(READING PASSAGE):
******

Engineer Hy Brown was the chief engineer of the U.S. World Trade Center in New York City. Years after the terrorist attacks in 2001, he has found a new passion-- developing pre-fabricated solar powered houses in Israel. Ti's his way of using his skills to develop affordable and environmentally friendly housing alternatives. VOA's Paul Sisco has more in this Searching for Solutions report.
In Israel's Negev Desert, engineer Hy Brown is building small prototype homes that run entirely on solar power. He explains, "We have the opportunity by putting solar power on each house, more than what the house(s) use, of turning each house into a mini power plant which is a different way to provide energy for the Neg. Desert."
His partner in the REAL Housing Ltd. project is Michael Brandemuehl. "It’s getting to the point where with good energy efficient technologies the typical roof areas that people have on their houses is more than enough to produce the energy they use over the course of a year and still put more energy back into grid,” Brandemuehl said. “All the roofs that are around the country are in some ways a great resource that is under utilized."
They use typical conventional photovoltaic panels and energy efficient appliances.

******

(SUPPLIED RECORDS):
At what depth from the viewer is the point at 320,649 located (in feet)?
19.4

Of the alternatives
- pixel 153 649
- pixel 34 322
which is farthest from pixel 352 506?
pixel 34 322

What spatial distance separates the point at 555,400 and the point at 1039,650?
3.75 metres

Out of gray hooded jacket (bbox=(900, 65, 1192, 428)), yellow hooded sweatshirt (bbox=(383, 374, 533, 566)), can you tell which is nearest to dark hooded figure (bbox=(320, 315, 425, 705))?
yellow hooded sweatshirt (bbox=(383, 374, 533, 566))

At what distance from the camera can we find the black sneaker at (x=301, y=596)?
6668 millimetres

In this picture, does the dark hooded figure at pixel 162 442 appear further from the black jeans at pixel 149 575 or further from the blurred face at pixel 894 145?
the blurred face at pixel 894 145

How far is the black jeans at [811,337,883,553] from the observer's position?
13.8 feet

******

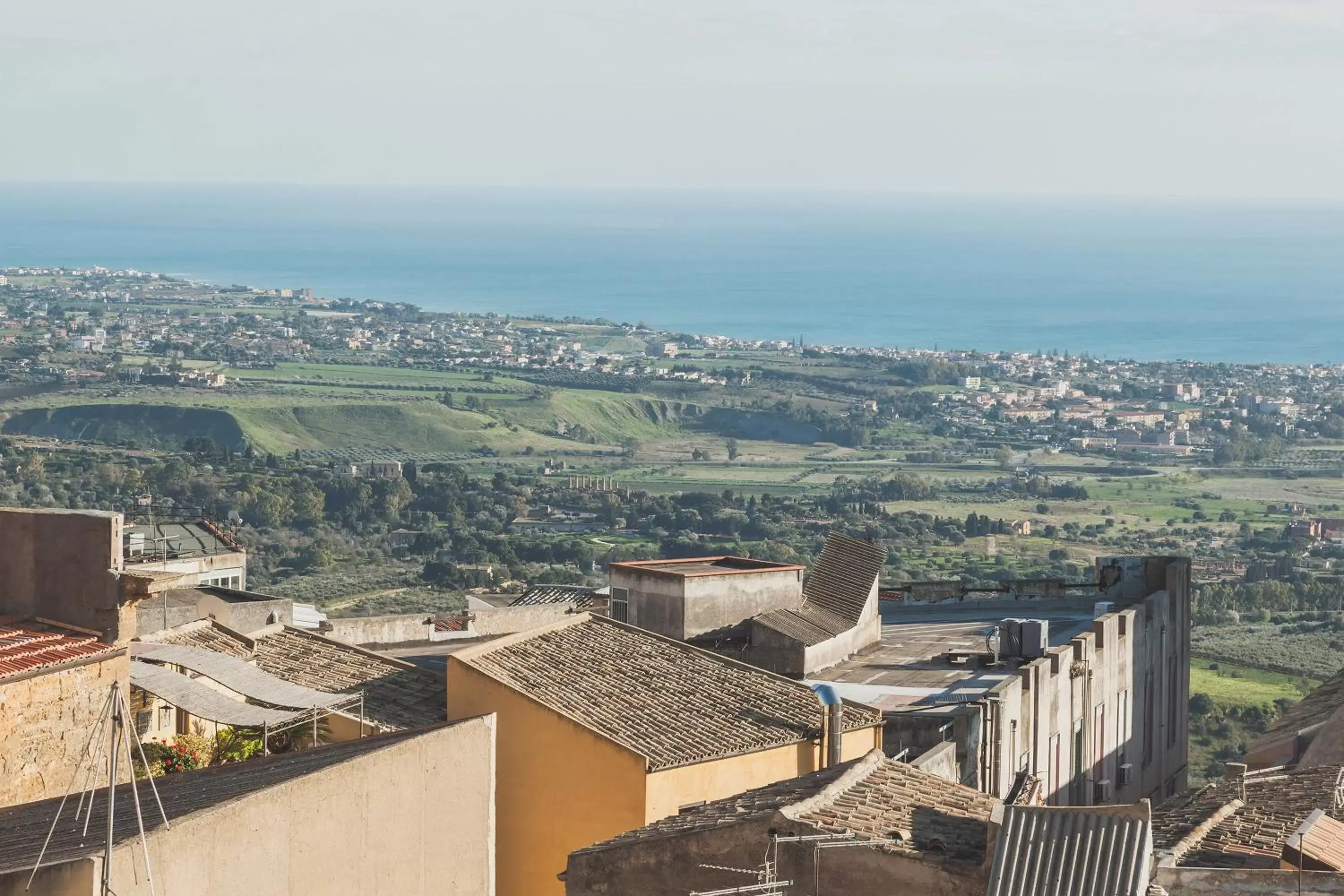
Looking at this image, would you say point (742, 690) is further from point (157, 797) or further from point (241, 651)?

******

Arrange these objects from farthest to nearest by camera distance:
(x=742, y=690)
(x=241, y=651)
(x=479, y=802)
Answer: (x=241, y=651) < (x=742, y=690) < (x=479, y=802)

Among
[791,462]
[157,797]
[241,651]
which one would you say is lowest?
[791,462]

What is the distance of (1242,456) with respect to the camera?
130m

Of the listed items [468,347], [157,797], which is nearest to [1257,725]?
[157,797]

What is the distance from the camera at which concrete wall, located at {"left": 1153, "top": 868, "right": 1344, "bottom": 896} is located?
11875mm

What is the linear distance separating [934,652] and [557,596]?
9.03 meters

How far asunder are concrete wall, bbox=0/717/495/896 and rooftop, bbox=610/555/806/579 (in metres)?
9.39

******

(PROBLEM SET):
A – Quote the report on Hy Brown's solar-powered homes above from "In Israel's Negev" to "energy efficient appliances.".
B – Write the next part of the report on the solar-powered prototype homes in Israel's Negev Desert, beginning after its final sentence.

(ANSWERS FOR THIS EXERCISE):
A –
In Israel's Negev Desert, engineer Hy Brown is building small prototype homes that run entirely on solar power. He explains, "We have the opportunity by putting solar power on each house, more than what the house(s) use, of turning each house into a mini power plant which is a different way to provide energy for the Neg. Desert."
His partner in the REAL Housing Ltd. project is Michael Brandemuehl. "It’s getting to the point where with good energy efficient technologies the typical roof areas that people have on their houses is more than enough to produce the energy they use over the course of a year and still put more energy back into grid,” Brandemuehl said. “All the roofs that are around the country are in some ways a great resource that is under utilized."
They use typical conventional photovoltaic panels and energy efficient appliances.

B –
Down the road, other work is being done here at the Ben Gurion National Solar Energy Center. Researchers are working with concentrated solar collectors that resemble satellite dishes. Director David Faiman says, "The great feature about concentration photovoltaics that it solves two problems at the same time. The first problem is that it uses less expensive photovoltaic material than a conventional photovoltaic panel. Instead of collecting the light on the panel itself you collect the light on glass and then you concentrate it onto a very small amount of this material. When you do it this way, the efficiency of the cells turns out to be very much higher than it is if you don't concentrate the light."
Faiman says such concentrated solar panels are more than twice as efficient as conventional solar panels. He says strategically placing them throughout the desert could provide limitless environmentally friendly solar energy.